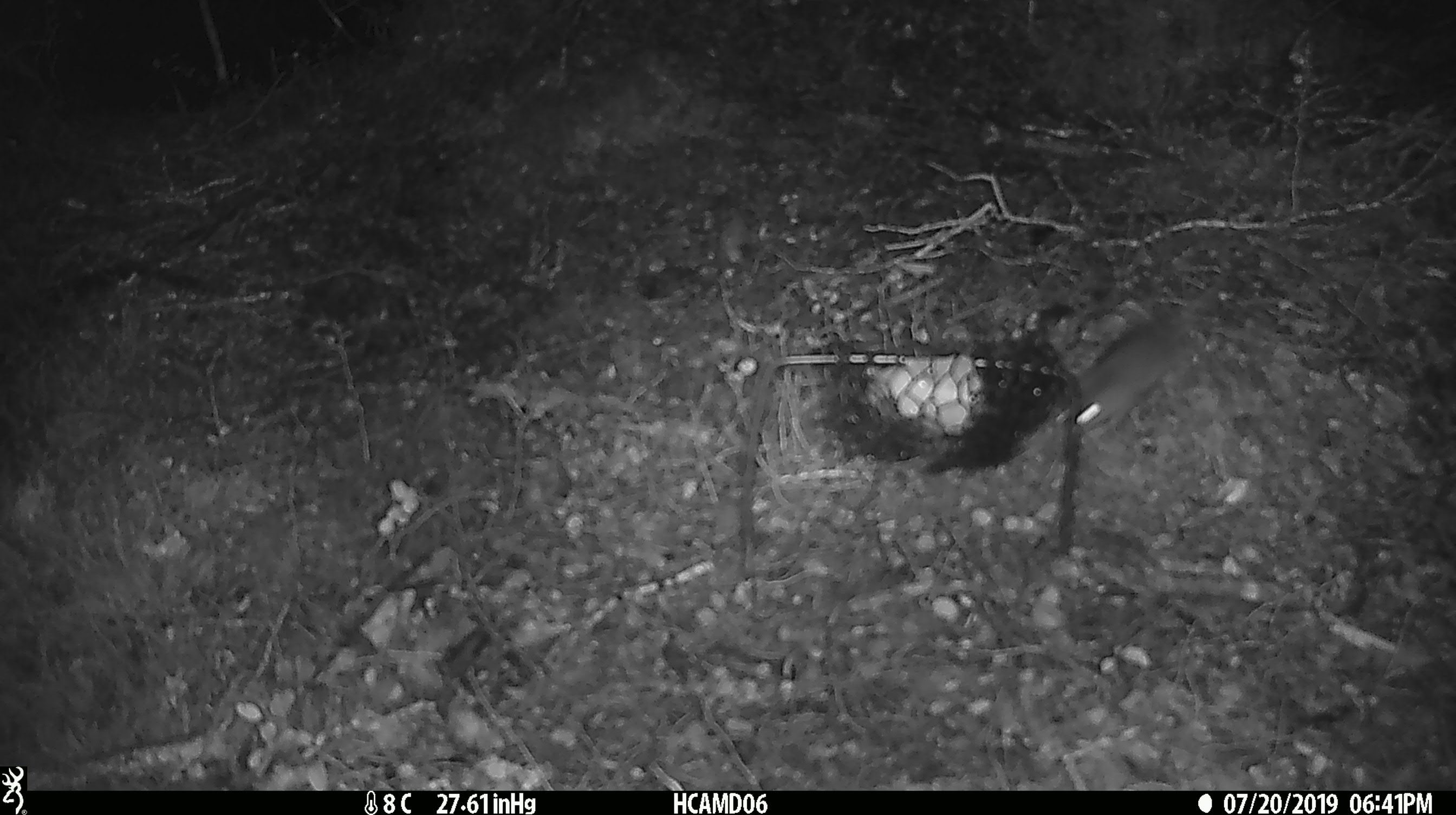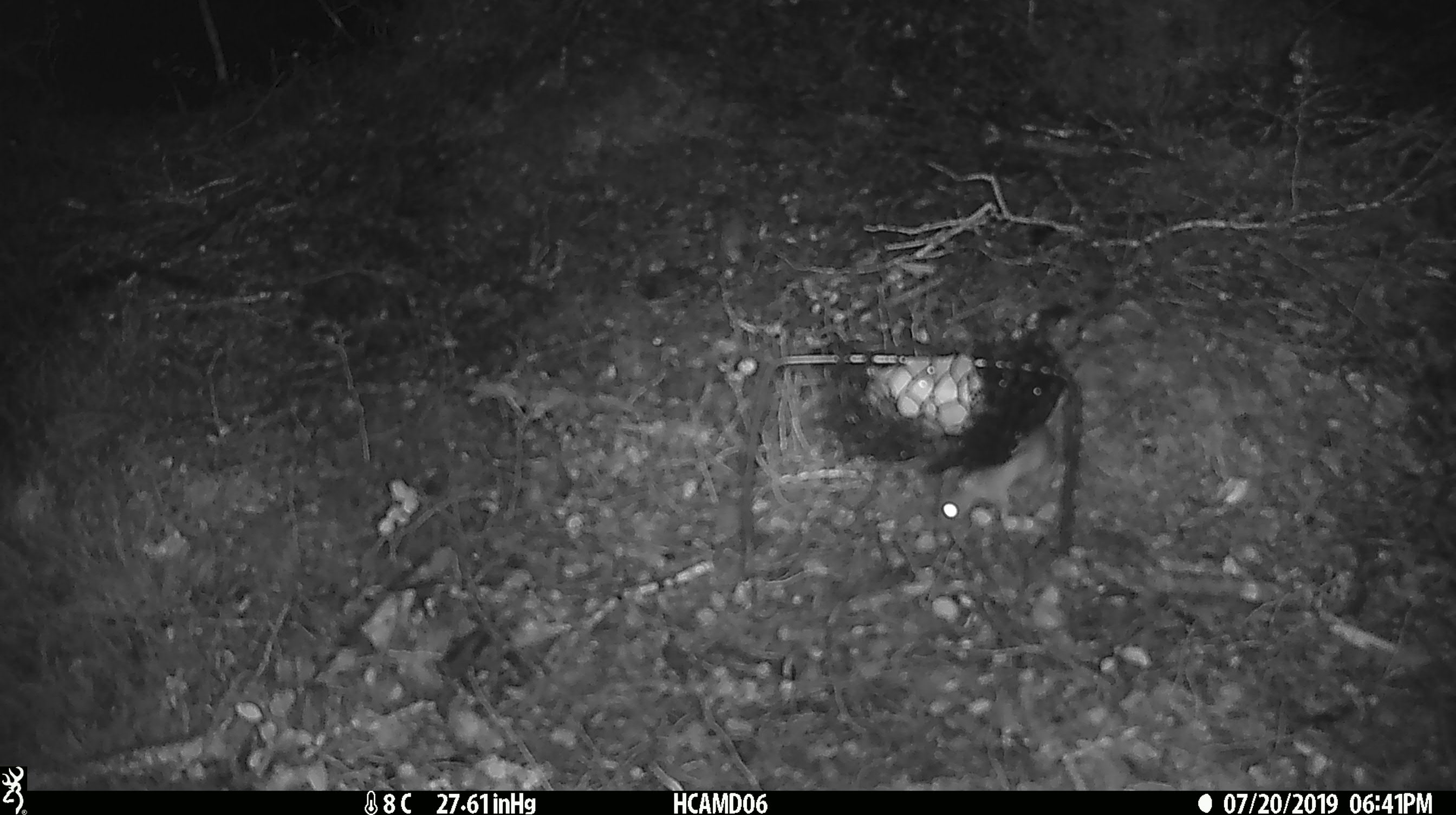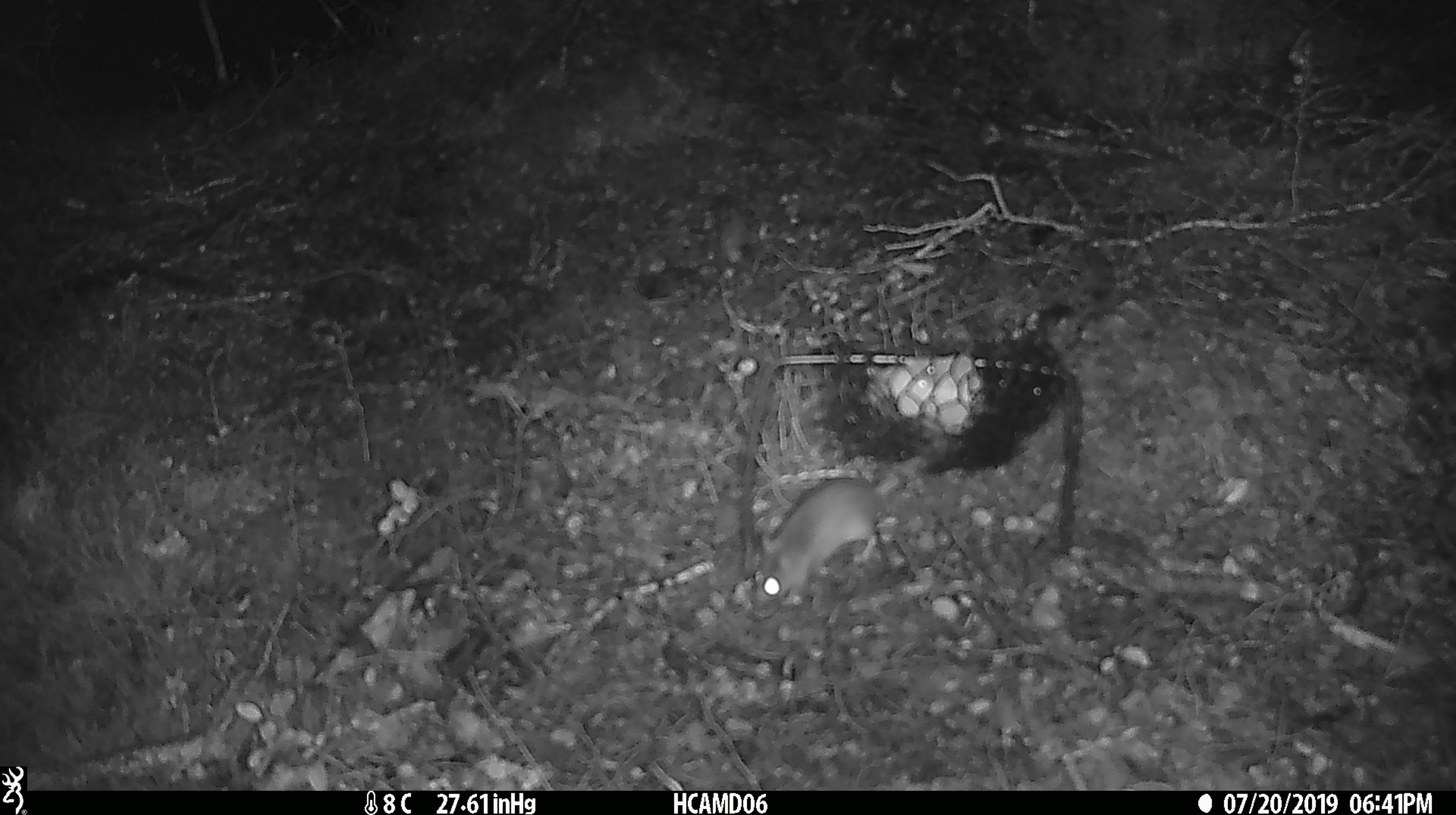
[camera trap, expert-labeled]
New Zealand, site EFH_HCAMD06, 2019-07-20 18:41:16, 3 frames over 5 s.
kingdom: Animalia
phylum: Chordata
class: Mammalia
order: Rodentia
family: Muridae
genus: Mus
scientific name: Mus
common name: mouse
Mouse (Mus).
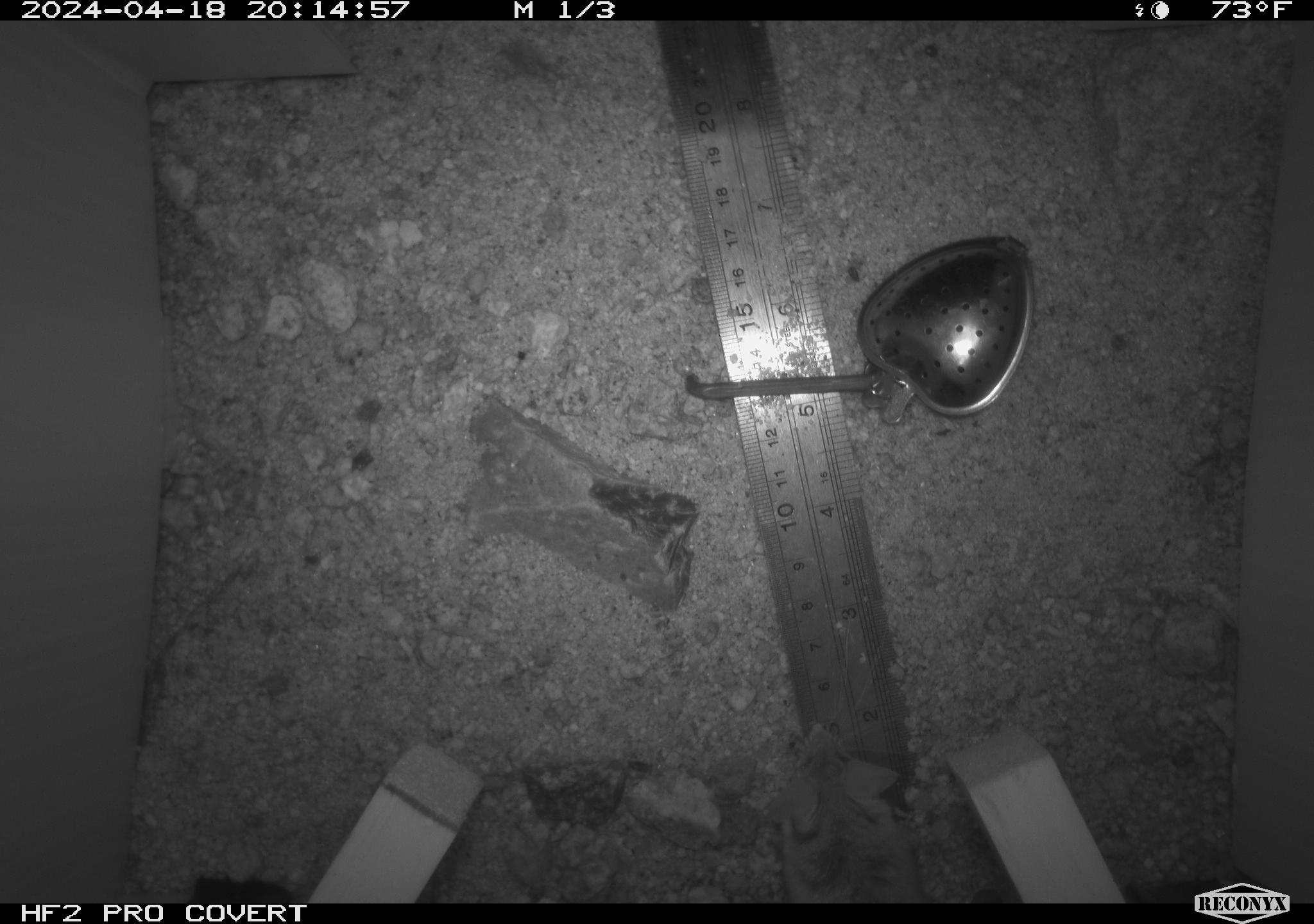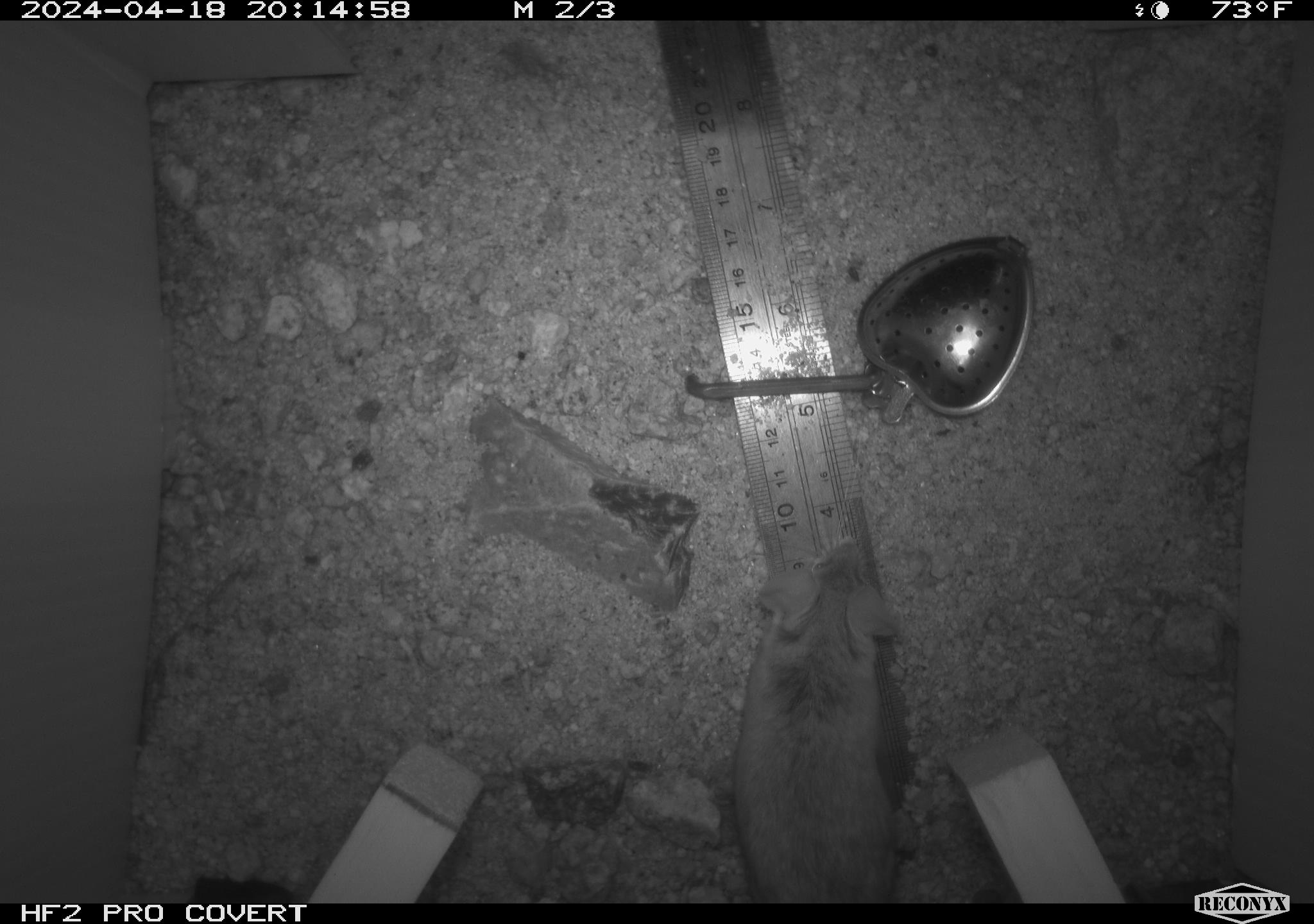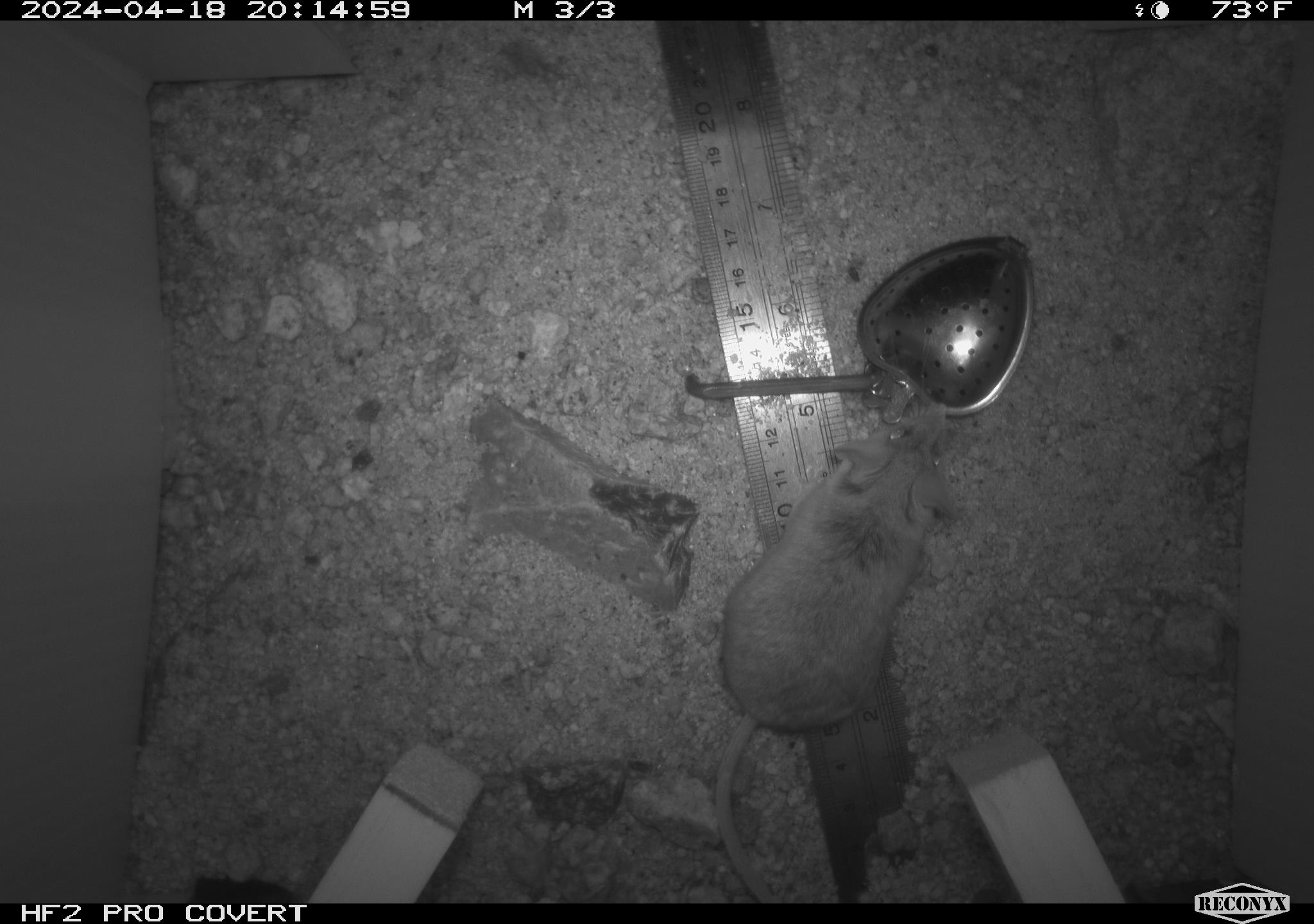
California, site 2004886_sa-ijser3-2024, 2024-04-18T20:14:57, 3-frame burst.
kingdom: Animalia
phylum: Chordata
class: Mammalia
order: Rodentia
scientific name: Rodentia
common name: mouse species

◇ ◇ ◇ ◇ ◇

Description of the task
Go through the records and work out how many lines contain the string "site". The answer should be that number alone.

Solution to this problem
2